Film review: What Maisie Knew

A still from the film.
A still from the film.
Amazing dissection of a dysfunctional family and the child caught in the middle of it all, writes Mark Orton.

What Maisie Knew
Directors:
Scott McGhee and David Siegel
Cast: Julianne Moore, Steve Coogan, Alexander Skarsgard, Joanna Vanderham, Onata Aprile
Rating: (M)
4 stars (out of 5)

''I love you so much, my darling,'' is a phrase repeated so often by ageing rock star Susanna (Julianne Moore) to her daughter Maisie (Onata Aprile) that its sincerity is not the only thing in question.

Sandwiched between two narcissistic parents fighting over the scraps of their train-wreck marriage, Maisie is a wide-eyed 7-year-old with a backstage pass to places a child of this age should not go.

Adapted from an 1897 Henry James novel, What Maisie Knew is an amazing dissection of a dysfunctional family seen through the eyes of a child. Brought to life wonderfully by Aprile, Maisie struggles to make sense of the craziness that becomes her norm.

Maisie wants for nothing materially but does not get the support and love she craves.

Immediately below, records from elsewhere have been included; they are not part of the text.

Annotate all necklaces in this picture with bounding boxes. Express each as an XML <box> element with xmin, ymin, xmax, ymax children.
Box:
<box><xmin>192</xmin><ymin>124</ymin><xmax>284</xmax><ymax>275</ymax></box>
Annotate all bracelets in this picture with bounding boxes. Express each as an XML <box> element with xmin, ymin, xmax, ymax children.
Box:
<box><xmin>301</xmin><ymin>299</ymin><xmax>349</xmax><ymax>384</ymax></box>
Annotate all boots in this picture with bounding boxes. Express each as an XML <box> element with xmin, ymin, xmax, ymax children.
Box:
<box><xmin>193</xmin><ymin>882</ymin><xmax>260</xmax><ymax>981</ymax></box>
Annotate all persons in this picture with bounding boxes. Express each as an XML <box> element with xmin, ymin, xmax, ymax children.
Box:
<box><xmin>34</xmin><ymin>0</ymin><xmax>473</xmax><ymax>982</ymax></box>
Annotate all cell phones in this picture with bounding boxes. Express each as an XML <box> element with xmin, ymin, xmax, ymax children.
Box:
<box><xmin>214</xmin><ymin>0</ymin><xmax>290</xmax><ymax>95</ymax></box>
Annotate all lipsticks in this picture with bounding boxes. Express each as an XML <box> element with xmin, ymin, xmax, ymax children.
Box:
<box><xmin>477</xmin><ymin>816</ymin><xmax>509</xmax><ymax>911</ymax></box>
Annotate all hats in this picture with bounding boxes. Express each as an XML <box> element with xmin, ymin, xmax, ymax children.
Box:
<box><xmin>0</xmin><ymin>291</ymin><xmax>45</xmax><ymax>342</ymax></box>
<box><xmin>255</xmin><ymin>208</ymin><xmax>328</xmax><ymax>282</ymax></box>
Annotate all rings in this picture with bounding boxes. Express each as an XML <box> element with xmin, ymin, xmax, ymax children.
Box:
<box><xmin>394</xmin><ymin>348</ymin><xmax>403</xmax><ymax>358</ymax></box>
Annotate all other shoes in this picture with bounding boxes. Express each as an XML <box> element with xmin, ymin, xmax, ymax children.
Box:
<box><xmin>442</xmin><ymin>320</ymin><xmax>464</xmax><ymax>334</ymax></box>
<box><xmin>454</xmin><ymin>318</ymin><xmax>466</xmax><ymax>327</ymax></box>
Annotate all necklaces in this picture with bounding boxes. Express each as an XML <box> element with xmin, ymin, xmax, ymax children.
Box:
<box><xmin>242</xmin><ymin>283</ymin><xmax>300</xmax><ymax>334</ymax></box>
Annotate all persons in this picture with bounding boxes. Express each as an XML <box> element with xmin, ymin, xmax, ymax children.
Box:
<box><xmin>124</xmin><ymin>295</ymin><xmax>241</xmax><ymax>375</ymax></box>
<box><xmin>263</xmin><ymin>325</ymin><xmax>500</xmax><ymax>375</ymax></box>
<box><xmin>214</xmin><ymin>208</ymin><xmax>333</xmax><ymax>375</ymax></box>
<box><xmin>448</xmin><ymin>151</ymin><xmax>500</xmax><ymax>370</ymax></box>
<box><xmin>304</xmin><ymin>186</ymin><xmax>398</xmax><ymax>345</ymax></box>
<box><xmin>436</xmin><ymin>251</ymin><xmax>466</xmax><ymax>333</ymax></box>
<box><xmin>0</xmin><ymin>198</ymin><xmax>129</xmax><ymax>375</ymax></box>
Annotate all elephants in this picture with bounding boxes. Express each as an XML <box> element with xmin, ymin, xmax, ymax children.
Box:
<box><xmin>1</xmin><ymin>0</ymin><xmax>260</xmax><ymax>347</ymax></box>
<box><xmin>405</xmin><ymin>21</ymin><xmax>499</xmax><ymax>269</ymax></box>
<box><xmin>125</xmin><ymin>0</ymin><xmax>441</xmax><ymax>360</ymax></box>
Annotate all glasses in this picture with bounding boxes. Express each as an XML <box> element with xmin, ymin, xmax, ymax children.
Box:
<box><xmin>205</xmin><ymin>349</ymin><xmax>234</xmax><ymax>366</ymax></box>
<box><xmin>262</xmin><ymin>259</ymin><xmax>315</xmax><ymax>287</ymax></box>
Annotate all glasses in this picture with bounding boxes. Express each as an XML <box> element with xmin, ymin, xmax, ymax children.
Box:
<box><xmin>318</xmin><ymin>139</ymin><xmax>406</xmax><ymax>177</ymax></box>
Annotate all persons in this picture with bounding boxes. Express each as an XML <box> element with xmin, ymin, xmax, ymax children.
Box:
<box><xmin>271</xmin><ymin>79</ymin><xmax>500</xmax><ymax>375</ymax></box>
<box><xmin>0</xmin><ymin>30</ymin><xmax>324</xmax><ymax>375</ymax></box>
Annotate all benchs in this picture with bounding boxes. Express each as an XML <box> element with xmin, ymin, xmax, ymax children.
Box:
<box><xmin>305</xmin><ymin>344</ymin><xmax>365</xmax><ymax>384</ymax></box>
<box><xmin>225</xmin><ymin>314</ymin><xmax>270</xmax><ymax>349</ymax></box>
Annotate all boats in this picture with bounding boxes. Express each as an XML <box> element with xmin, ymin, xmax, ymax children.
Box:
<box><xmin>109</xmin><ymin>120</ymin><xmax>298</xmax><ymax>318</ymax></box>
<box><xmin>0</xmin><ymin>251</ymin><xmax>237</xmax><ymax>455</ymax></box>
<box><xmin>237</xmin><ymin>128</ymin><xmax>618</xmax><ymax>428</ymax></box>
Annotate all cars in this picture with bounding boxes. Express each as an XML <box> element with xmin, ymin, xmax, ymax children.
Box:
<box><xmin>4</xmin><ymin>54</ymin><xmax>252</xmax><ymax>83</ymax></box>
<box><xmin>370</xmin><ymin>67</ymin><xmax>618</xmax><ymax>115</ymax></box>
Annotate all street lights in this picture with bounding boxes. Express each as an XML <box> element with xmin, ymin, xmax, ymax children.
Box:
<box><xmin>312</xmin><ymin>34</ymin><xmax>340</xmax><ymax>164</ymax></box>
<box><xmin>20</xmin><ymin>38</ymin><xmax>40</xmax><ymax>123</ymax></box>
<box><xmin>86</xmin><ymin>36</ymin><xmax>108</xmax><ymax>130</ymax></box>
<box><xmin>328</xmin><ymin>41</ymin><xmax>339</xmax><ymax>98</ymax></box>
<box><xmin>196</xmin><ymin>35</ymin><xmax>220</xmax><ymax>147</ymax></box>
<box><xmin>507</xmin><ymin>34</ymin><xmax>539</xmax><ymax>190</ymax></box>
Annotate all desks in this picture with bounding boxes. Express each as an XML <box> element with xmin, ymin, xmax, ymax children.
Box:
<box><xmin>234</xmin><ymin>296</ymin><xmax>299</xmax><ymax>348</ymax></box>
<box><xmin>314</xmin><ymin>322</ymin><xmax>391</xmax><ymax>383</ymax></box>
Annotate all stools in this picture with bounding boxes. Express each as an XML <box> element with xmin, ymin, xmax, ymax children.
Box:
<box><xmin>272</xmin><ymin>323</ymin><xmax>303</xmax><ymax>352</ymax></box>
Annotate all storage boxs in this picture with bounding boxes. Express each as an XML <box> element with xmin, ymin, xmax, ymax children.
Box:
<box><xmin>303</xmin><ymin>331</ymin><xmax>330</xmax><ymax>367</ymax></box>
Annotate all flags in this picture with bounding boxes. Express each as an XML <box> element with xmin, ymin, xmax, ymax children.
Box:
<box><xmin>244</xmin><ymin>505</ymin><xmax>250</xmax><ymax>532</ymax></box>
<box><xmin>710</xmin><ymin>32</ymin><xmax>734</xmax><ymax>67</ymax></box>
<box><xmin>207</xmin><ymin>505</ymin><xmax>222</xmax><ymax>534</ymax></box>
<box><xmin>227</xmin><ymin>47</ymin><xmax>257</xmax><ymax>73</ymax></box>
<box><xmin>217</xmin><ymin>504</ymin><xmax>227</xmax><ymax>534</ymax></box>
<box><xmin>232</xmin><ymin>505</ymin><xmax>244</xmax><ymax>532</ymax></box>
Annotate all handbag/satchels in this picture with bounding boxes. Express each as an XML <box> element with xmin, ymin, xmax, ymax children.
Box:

Shuttled between the boundless bohemian existence of her mother and the loveless apartment of her aloof art-dealer father Beale (Steve Coogan), Maisie does what any 7-year-old might do in a similar situation: she clings to the care given to her by two unwitting bystanders.

After looking after Maisie as her nanny, and then marrying Beale, Margo (Joanna Vanderham) takes care of Maisie after she too is abandoned.

Likewise, Susanna's marriage to bartender Lincoln (Alexander Skarsgard) lands him an unlikely role as a father figure.

In the midst of this madness, Maisie emerges as a more grounded person than any of her adult carers.

Best thing: Onata Aprile's amazing performance: it's as if she is actually living the scenario being acted out around her.

Worst thing: Realising that this situation isn't just a work of fiction.

See it with: Anyone contemplating a family.